De Croupet v. Frank

212 Mich. 465 | Mich. | 1920

Brooke, J.

In the summer of 1916 Christian De-Croupet died. He had, some four years prior to his death, incorporated the DeCroupet Iron Works, with a capital of $25,000 (250 shares at $100 par each). Of this capital stock he held in his own name at the time of his death 240 shares, Frederick Hesse held 5 shares and Charles Frank held 5 shares. By the terms of his will, a daughter, Elizabeth DeCroupet, received 96 *466shares; a son, Jacob DeCroupét (plaintiff herein), received 96 shares; and a daughter, Anna Frank (defendant herein), received 48 shares. Through the consent of his sisters, plaintiff, in the fall of 1916, took charge of the business as general manager. At that time plaintiff and defendant seem to have been running the business without much reference to the wishes of the sister, Elizabeth DeCroupet, owner of 96 shares of the stock.

There is no dispute about the fact that plaintiff and defendant decided that it would be of advantage to the corporation if additional land could be acquired in the vicinity of that already occupied by the corporation. To that end'it was agreed between them that a parcel should be acquired in the name of defendant Anna Frank, costing approximately $6,000. Anna Frank agreed to and did mortgage some property of her own for the sum of $5,000, which she contributed to the purchase, and the plaintiff gave to her approximately the sum of $1,100, which she in turn paid over to the vendors of said land, taking title to same in her own name.

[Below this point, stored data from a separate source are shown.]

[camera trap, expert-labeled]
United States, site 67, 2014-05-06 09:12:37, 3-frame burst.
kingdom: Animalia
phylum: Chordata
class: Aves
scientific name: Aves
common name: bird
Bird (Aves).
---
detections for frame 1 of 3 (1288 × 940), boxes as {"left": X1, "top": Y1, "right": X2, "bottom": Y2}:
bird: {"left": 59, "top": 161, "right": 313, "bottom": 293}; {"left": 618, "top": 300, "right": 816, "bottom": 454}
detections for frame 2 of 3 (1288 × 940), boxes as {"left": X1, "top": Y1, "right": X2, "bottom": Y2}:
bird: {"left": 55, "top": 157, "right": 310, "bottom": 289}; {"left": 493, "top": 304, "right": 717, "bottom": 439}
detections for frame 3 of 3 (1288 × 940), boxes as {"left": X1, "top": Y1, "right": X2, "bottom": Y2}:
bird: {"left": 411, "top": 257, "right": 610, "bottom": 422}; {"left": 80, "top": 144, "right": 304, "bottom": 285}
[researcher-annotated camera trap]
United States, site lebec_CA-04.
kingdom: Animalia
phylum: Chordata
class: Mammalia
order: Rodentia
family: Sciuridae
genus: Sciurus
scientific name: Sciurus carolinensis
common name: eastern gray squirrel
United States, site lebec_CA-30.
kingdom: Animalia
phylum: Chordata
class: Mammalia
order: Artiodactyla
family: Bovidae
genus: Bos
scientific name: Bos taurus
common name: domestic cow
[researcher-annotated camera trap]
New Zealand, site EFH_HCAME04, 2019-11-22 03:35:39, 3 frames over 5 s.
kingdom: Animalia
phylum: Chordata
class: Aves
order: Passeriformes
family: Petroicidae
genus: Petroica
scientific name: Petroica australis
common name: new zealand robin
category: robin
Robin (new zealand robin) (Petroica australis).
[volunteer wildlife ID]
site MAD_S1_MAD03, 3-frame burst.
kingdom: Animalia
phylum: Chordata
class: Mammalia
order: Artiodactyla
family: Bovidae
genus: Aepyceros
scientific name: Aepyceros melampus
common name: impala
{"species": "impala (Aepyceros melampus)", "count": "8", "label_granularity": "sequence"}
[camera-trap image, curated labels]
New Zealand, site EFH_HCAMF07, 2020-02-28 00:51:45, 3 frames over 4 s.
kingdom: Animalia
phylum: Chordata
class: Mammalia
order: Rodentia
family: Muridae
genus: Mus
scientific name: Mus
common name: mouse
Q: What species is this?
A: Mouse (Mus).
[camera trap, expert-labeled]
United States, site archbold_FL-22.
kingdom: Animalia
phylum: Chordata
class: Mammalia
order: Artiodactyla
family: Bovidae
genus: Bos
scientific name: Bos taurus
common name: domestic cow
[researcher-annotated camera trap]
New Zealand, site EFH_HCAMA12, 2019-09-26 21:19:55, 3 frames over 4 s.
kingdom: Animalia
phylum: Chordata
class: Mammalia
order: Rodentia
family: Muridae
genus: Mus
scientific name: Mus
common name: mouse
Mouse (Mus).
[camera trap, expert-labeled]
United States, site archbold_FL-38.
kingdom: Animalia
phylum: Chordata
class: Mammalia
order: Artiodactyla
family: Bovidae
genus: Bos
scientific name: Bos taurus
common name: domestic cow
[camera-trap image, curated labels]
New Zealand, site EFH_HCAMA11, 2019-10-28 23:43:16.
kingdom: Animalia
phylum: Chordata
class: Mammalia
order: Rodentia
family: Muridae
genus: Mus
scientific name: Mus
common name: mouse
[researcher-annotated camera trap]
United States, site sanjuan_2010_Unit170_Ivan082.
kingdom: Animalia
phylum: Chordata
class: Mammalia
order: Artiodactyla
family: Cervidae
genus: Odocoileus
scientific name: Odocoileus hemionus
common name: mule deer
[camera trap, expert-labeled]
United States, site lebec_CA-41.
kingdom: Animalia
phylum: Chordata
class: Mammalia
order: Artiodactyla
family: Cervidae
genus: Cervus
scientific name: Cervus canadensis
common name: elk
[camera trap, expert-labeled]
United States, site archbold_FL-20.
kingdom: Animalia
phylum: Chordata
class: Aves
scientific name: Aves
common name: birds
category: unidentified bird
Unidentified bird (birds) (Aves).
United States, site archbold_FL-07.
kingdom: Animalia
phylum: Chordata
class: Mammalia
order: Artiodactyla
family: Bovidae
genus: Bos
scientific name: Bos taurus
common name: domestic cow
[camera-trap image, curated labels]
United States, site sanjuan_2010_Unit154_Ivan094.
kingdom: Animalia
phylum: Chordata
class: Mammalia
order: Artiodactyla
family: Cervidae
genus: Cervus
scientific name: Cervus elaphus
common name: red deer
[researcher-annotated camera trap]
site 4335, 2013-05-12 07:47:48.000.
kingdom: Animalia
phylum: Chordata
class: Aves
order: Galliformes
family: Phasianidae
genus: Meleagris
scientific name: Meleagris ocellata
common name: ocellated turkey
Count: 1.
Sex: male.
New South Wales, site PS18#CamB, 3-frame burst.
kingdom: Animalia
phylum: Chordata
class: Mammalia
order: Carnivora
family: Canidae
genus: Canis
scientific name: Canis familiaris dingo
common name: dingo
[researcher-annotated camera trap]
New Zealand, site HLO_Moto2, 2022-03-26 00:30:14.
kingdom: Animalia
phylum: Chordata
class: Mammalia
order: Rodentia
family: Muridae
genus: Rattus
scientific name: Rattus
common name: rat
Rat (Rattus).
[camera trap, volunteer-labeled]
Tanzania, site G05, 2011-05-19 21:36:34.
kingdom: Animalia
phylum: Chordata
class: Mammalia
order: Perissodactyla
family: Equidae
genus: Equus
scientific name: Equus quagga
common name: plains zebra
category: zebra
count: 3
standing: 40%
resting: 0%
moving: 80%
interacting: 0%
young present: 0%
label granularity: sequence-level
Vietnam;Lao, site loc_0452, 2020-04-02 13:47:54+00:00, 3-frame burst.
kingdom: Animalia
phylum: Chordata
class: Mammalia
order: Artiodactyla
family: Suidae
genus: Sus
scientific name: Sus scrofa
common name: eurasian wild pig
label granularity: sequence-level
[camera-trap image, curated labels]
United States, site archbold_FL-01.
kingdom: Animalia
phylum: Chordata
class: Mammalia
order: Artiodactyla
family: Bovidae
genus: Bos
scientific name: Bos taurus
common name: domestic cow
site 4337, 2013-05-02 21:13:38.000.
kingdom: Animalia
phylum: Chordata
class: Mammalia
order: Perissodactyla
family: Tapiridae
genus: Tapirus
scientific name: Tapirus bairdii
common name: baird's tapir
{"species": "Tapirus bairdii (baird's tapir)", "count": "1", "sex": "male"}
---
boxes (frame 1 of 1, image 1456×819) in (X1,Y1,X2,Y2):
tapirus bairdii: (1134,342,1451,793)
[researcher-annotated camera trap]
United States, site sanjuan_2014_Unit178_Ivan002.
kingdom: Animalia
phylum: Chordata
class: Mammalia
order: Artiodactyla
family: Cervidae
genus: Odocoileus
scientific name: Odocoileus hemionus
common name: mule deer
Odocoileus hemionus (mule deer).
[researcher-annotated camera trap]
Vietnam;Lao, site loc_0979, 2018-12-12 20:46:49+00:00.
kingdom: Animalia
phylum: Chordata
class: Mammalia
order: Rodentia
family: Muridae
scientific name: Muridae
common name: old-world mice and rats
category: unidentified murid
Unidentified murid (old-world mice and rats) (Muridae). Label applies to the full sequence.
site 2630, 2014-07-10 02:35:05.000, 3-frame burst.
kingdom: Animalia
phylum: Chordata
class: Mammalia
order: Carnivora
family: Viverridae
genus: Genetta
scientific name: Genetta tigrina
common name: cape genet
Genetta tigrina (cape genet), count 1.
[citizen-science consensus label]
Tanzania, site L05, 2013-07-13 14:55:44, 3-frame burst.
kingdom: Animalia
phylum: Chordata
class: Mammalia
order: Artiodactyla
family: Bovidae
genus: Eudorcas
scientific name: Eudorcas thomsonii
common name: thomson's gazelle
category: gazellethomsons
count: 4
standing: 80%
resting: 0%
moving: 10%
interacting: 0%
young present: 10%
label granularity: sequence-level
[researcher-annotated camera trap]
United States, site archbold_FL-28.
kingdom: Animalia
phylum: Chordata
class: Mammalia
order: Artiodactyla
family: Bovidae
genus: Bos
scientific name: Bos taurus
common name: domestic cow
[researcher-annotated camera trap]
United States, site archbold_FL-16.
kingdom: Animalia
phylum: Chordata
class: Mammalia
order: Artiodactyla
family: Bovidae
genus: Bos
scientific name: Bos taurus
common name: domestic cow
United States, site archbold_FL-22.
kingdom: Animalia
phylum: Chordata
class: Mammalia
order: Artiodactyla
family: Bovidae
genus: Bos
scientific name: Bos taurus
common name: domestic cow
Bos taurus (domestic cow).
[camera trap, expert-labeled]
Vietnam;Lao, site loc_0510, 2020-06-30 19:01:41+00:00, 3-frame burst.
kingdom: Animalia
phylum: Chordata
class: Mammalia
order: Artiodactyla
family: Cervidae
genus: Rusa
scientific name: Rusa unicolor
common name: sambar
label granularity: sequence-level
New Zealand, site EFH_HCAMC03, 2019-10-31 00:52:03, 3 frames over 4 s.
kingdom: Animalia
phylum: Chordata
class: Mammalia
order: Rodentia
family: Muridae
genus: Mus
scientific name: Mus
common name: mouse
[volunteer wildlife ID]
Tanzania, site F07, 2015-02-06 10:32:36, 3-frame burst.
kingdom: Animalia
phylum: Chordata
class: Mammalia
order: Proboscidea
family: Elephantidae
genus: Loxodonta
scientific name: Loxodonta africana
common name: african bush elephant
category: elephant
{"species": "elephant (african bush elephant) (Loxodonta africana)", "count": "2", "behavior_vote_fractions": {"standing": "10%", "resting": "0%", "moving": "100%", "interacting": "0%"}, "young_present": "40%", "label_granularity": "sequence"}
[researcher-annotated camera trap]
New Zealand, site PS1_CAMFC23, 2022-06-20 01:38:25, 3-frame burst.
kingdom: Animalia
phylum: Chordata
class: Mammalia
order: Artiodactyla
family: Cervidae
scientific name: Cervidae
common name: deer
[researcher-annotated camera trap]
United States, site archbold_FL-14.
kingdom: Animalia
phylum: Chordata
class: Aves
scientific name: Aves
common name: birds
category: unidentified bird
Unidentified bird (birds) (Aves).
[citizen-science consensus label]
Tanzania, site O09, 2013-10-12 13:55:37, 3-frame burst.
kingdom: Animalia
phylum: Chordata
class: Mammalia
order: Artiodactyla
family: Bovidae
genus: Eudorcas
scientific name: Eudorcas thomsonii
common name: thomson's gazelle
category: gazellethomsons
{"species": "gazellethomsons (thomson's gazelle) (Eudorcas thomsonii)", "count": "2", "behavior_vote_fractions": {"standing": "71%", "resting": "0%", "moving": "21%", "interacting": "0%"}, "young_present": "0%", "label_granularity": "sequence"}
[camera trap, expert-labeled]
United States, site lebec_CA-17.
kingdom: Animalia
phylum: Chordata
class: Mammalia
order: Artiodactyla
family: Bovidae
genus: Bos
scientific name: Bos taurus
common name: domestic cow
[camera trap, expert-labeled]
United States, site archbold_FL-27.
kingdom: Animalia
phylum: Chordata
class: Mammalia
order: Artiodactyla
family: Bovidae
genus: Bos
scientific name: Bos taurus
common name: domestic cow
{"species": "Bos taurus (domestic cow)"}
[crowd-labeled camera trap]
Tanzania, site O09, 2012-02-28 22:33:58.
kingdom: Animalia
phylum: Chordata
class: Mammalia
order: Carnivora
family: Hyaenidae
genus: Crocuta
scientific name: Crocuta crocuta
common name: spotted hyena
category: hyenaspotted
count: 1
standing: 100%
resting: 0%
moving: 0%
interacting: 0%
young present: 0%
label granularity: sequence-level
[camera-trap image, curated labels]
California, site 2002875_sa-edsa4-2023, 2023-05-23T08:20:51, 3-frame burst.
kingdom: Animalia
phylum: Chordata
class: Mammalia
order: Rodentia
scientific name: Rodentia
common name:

In February, 1917, the friendly relations between plaintiff and defendant came to an end, defendant Anna allying herself with her sister, Elizabeth, and plaintiff was ousted from the management of the business, the same being turned over finally to the husband of Anna. The corporation, controlled as it was by Anna and Elizabeth, declined to take over the land and pay for it, whereupon plaintiff demanded that defendant return to him the $1,100 he had invested therein. This being refused, this action followed.

The first count in the declaration was a special count, setting up the agreement of the parties, and this is followed by the common counts in assumpsit.

There is no dispute between the parties that it was intended ultimately to turn the lot over to the corpora*467tion and to receive back the money advanced by plaintiff and defendant in the purchase thereof. It is, however, the claim of the defendant that after the corporation had refused to take the lot, she demanded that the plaintiff reimburse her for the amount that she had invested in the lot and take it himself.

It seems to be conceded upon all hands that no recovery could be had under the special count, the agreement being void under section 11977, 3 Comp. Laws 1915. The learned circuit judge directed a verdict in favor of the defendant, and upon motion for a new trial said:

“The court is of the opinion that if plaintiff has any remedy it would not be for money had and received, but possibly upon a bill in equity for a sale of the property and a distribution of the proceeds to the respective parties proportioned to the amount of money invested, but as at present advised, the court adheres to its original decision, that no recovery can be had in this action for money had and received, and accordingly the motion for a new trial is hereby denied.”

The sole question involved is the propriety of the action of the court in directing a verdict and in holding that no recovery could be had under the common counts, and it is this question which is argued in the briefs. A consideration of the facts involved leads us to the conclusion that the learned circuit judge was in error in so holding. It is undisputed that the money contributed by the plaintiff was paid to defendant under an agreement void under the statute. It is undisputed that the title to the property purchased, being in her name, she has had the beneficial use of the plaintiff’s money. We have many times held that the common counts in assumpsit are equitable in their nature and will support a recovery where money has been paid by plaintiff to defendant under a void contract. Davis v. Strobridge, 44 Mich. 157; DeMoss v. Robinson, 46 Mich. 62; Murphy v. McGraw, 74 Mich. *468318; Harty v. Teagan, 150 Mich. 75; Taylor v. Belton, 188 Mich. 302. See, also, Scott v. Bush, 26 Mich. 418; Nims v. Sherman, 43 Mich. 45; Duquette v. Richar, 102 Mich. 483.

The judgment must be reversed and a new trial granted.

Moore, C. J., and Steere, Fellows, Stone, Clark, Bird, and Sharpe, JJ., concurred.